**TEXT TO READ:**
Begin

The lowest flammability limit was recorded at Φ = 1.13 with a maximum velocity of 19.26 cm/s, below a point at which a flashback may occur. Meanwhile, the upper limit occurred at Φ = 1.84 with a velocity of 45.68 cm/s, beyond a point where blow-off may occur. The 1 mm flame holder’s broader stability range results from improved heat recirculation and reduced quenching
3.2 Flame visualization
Figure 7 shows flame images at v = 35 cm/s for the 1 mm flame holder. As Φ increases from 1.085 to 1.728, flames become wider and more luminous, indicating higher combustion intensity and greater heat release (Qtot increases from 6.032 W to 6.494 W).
Figure 7. Flame visualization at an inlet velocity of 35 cm/s for a 1 mm flame holder under varying equivalence ratios (Φ = 1.085–1.728)
Figure 8. Flame visualization at an inlet velocity of 35 cm/s for a 1.5 mm flame holder under varying equivalence ratios (Φ = 1.085–1.728)
Figure 9. Flame visualization at an inlet velocity of 35 cm/s for a 2 mm flame holder under varying equivalence ratios (Φ = 1.085–1.728)
Figure 8 displays the flame in the 1.5 mm flame holder. Although the flame still widens with increasing Φ, luminosity is noticeably reduced, indicating greater heat absorption by the thicker metal. The Qtot ranges from 4.753 W to 5.994 W, consistently lower than the 1 mm flame holder.
Figure 9 illustrates the flame in the 2 mm flame holder, which is dimmer and narrower. The values (4.501 W to 5.552 W) are the lowest among all configurations, reflecting reduced combustion efficiency due to higher heat absorption and greater cooling.
3.3 Temperature profiles
Figures 10 to 12 show the temperature profiles for each thickness at v = 35 cm/s. The 1 mm flame holder achieves the highest peak temperature (T₁ = 631.2℃, Q ≈ 0.889 W), while the 2 mm flame holder records the lowest (T₁ = 598.4℃, Q ≈ 0.792 W).
Figure 10. Temperature profile at 35 cm/s with a 1 mm thick flame holder
Figure 11. Temperature profile at 35 cm/s with a 1.5 mm thick flame holder
Temperature measurements at T₃ and T₄ further confirm the influence of thickness. The 1 mm flame holder maintains higher downstream temperatures due to reduced conductive losses, while thicker flame holders dissipate more heat to the structure, lowering gas temperatures and combustion efficiency.

End

**WRITTEN EXERCISE A:**
Check each statement against the flame holder passage and answer yes or no, quoting the words of the passage that decide it.
(i) The 1 mm flame holder reaches the highest peak temperature.
(ii) The flame in the 2 mm flame holder is brighter and wider than in the other configurations.
(iii) The upper flammability limit was recorded at Φ = 1.84.
The passage on flame holders and the records after it are unrelated material.

**MATERIAL SUPPLIED:**
Begin

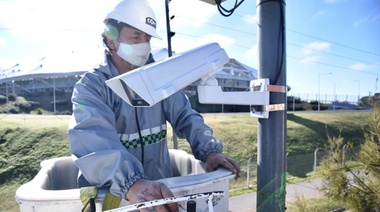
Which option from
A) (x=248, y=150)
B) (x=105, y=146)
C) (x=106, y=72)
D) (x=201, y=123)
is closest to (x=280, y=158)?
(x=201, y=123)

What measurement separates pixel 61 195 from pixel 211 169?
0.71 meters

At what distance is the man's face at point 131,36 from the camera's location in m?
1.25

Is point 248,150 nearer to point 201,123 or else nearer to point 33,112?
point 201,123

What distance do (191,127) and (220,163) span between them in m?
0.32

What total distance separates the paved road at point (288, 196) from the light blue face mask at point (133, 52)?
3635 mm

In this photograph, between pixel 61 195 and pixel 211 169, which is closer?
pixel 61 195

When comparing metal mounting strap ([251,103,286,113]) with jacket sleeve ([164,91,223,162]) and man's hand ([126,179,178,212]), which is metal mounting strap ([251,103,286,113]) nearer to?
jacket sleeve ([164,91,223,162])

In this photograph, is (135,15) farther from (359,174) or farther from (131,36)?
(359,174)

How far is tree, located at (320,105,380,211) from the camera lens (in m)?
2.29

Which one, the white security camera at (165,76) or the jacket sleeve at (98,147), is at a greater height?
the white security camera at (165,76)

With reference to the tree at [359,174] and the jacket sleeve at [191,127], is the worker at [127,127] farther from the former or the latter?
the tree at [359,174]

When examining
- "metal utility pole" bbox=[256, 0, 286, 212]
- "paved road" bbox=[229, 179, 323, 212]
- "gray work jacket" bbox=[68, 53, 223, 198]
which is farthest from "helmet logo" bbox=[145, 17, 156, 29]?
"paved road" bbox=[229, 179, 323, 212]

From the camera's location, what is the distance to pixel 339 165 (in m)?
2.51

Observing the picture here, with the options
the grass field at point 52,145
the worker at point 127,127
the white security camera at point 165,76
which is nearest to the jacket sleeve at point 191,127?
the worker at point 127,127
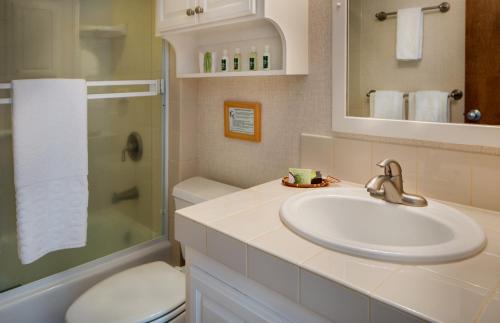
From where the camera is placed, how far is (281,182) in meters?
1.40

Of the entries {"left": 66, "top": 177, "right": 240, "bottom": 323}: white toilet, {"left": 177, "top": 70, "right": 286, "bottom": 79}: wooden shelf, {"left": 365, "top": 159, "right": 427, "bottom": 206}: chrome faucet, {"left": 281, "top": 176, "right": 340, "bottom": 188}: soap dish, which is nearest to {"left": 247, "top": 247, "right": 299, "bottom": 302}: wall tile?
{"left": 365, "top": 159, "right": 427, "bottom": 206}: chrome faucet

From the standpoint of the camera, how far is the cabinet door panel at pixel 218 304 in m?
0.90

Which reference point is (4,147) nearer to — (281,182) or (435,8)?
(281,182)

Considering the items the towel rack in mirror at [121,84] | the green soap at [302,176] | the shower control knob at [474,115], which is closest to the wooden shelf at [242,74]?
the towel rack in mirror at [121,84]

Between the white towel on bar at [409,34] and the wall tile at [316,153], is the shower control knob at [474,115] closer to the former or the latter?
the white towel on bar at [409,34]

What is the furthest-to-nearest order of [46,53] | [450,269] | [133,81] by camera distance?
[133,81]
[46,53]
[450,269]

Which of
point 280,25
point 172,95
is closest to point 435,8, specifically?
point 280,25

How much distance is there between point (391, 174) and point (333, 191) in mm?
193

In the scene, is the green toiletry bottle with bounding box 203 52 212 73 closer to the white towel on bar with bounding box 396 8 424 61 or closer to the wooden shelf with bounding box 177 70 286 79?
the wooden shelf with bounding box 177 70 286 79

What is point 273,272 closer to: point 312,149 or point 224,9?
point 312,149

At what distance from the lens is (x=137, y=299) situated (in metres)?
1.39

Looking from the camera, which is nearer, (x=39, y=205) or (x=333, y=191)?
(x=333, y=191)

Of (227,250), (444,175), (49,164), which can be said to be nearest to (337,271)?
(227,250)

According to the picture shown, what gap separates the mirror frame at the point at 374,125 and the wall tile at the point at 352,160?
4 cm
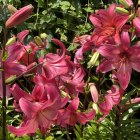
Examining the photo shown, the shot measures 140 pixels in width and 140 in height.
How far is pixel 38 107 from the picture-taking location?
1255 millimetres

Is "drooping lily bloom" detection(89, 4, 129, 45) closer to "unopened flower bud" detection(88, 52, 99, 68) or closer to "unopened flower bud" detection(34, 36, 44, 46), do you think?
"unopened flower bud" detection(88, 52, 99, 68)

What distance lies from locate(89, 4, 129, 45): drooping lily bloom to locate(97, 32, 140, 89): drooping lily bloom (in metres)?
0.03

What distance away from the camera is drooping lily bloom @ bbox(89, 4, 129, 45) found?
146cm

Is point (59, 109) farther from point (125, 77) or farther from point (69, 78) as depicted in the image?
point (125, 77)

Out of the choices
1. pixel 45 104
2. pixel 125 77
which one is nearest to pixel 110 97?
pixel 125 77

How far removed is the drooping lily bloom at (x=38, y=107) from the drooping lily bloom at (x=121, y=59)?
256 millimetres

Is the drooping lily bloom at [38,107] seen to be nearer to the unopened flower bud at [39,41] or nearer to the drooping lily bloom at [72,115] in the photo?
the drooping lily bloom at [72,115]

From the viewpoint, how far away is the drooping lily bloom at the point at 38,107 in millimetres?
1254

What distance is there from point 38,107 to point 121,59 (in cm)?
40

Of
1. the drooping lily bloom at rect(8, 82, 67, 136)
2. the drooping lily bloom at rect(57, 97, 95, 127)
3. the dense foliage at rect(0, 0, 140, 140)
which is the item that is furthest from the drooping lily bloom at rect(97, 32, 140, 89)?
the drooping lily bloom at rect(8, 82, 67, 136)

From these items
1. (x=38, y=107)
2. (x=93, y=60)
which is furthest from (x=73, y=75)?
(x=38, y=107)

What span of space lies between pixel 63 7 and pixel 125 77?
135cm

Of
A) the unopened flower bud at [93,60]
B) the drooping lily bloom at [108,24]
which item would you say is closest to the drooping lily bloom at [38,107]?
the unopened flower bud at [93,60]

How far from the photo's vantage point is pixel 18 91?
129 centimetres
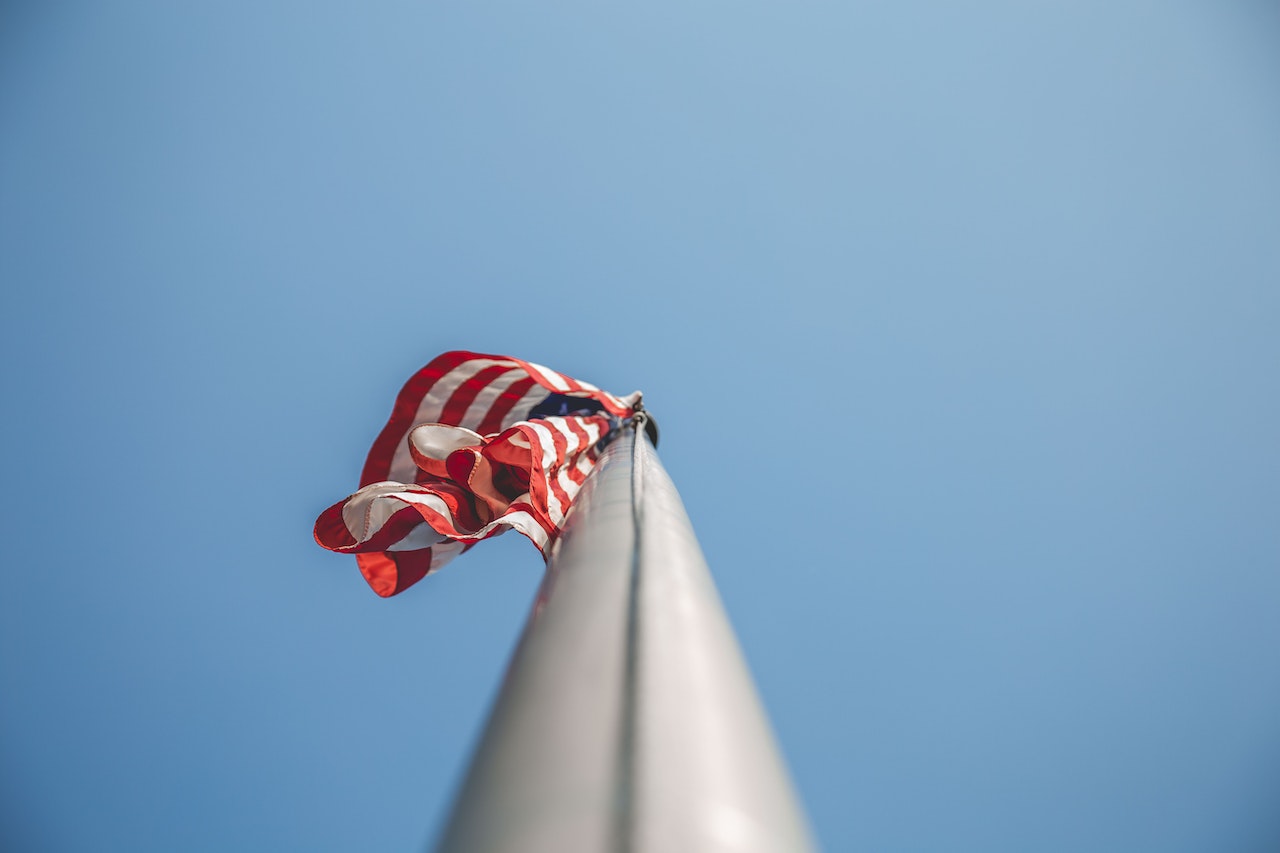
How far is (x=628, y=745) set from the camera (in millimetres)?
436

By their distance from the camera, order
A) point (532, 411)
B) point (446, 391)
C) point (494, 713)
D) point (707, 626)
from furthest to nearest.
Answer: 1. point (532, 411)
2. point (446, 391)
3. point (707, 626)
4. point (494, 713)

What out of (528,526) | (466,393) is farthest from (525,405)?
(528,526)

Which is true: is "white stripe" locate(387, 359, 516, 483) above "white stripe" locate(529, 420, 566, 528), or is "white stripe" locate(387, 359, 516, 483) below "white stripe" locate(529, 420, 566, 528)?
above

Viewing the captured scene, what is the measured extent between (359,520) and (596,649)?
208 centimetres

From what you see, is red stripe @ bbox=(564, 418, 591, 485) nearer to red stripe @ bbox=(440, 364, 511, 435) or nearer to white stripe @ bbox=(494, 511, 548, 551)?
red stripe @ bbox=(440, 364, 511, 435)

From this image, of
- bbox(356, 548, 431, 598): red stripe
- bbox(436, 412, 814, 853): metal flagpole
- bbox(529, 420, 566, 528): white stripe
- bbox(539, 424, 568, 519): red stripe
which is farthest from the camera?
bbox(356, 548, 431, 598): red stripe

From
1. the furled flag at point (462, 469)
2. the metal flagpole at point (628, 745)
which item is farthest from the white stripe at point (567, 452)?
the metal flagpole at point (628, 745)

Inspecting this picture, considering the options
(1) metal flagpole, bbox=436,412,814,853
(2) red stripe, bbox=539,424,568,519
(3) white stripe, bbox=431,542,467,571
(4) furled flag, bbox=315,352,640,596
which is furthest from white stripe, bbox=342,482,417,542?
(1) metal flagpole, bbox=436,412,814,853

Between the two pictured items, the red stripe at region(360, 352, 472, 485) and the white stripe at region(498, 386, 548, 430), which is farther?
the white stripe at region(498, 386, 548, 430)

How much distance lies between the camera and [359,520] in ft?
7.79

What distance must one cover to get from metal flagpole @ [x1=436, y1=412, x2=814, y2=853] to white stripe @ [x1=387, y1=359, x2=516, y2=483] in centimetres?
270

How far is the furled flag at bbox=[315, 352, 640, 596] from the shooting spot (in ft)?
7.50

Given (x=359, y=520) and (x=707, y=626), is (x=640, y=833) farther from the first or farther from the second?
(x=359, y=520)

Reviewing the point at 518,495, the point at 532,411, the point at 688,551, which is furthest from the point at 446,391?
the point at 688,551
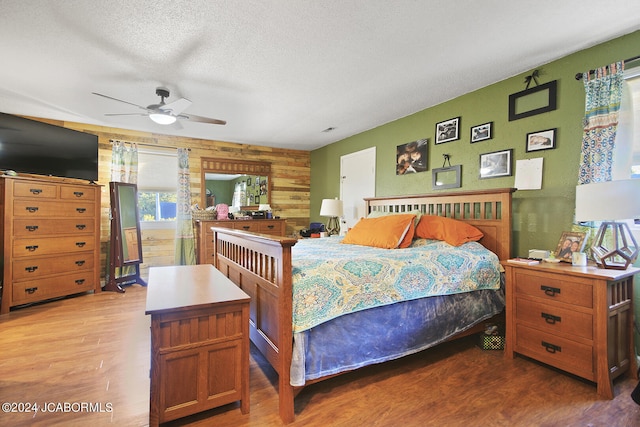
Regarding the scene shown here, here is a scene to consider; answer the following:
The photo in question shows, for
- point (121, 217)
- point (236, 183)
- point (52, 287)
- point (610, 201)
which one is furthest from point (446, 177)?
point (52, 287)

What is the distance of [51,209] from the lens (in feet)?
11.7

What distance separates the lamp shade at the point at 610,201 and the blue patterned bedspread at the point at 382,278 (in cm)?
75

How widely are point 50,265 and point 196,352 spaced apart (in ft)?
10.6

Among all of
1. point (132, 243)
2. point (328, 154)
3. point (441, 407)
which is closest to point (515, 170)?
point (441, 407)

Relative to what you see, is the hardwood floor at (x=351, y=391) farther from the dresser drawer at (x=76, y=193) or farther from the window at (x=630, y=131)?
the dresser drawer at (x=76, y=193)

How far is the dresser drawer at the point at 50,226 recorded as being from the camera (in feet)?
10.9

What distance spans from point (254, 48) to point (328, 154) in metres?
3.41

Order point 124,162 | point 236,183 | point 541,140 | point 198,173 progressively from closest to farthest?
point 541,140, point 124,162, point 198,173, point 236,183

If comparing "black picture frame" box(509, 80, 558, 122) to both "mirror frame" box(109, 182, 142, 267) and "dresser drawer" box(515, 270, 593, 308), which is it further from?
"mirror frame" box(109, 182, 142, 267)

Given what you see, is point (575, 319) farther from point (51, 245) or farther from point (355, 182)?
point (51, 245)

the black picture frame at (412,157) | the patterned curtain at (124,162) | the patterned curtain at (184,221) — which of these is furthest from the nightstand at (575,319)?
the patterned curtain at (124,162)

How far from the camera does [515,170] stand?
2832 millimetres

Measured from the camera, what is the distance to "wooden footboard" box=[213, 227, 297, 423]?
158cm

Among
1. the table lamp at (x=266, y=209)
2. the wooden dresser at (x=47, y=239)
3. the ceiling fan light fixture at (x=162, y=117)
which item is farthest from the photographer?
the table lamp at (x=266, y=209)
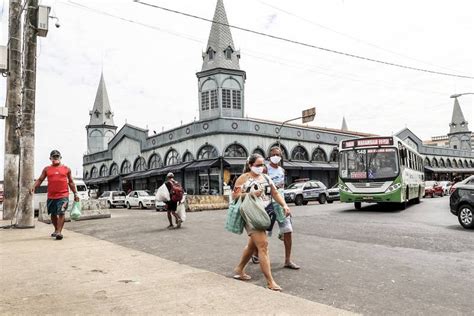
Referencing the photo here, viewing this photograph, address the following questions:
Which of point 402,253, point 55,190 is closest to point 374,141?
point 402,253

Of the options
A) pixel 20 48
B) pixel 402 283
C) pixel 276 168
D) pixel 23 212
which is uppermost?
pixel 20 48

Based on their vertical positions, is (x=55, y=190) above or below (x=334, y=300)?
above

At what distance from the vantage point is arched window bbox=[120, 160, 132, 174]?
4612cm

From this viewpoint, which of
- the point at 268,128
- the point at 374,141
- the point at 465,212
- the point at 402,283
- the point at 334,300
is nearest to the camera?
the point at 334,300

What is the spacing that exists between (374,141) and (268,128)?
19.9 meters

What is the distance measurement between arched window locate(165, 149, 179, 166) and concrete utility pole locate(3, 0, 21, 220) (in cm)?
2424

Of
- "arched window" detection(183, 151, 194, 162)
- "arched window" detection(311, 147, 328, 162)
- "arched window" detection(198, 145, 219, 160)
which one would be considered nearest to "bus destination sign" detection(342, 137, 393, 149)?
"arched window" detection(198, 145, 219, 160)

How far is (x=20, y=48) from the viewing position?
1247 centimetres

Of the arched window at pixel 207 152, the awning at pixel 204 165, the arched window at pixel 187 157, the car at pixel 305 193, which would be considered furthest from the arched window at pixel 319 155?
the car at pixel 305 193

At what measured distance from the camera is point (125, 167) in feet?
154

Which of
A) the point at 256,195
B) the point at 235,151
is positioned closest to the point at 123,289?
the point at 256,195

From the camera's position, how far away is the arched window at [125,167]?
151 ft

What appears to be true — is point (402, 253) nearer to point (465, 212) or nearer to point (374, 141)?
point (465, 212)

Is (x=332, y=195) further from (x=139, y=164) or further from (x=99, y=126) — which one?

End

**WRITTEN EXERCISE B:** Format the stretch of the records from their start through the line containing "0.71 meters" as a numbered list, both ends included and blank lines dropped. Leave the pictures out of the answer.

**EXPECTED ANSWER A:**
(i) Yes: "The 1 mm flame holder achieves the highest peak temperature (T₁ = 631.2℃, Q ≈ 0.889 W)"
(ii) No: "Figure 9 illustrates the flame in the 2 mm flame holder, which is dimmer and narrower."
(iii) Yes: "the upper limit occurred at Φ = 1.84 with a velocity of 45.68 cm/s"

**EXPECTED ANSWER B:**
1. Which option from
2. A) (x=248, y=150)
3. B) (x=105, y=146)
4. C) (x=106, y=72)
5. D) (x=201, y=123)
6. is closest to (x=280, y=158)?
7. (x=201, y=123)
8. What measurement separates pixel 61 195 from pixel 211 169?
9. 0.71 meters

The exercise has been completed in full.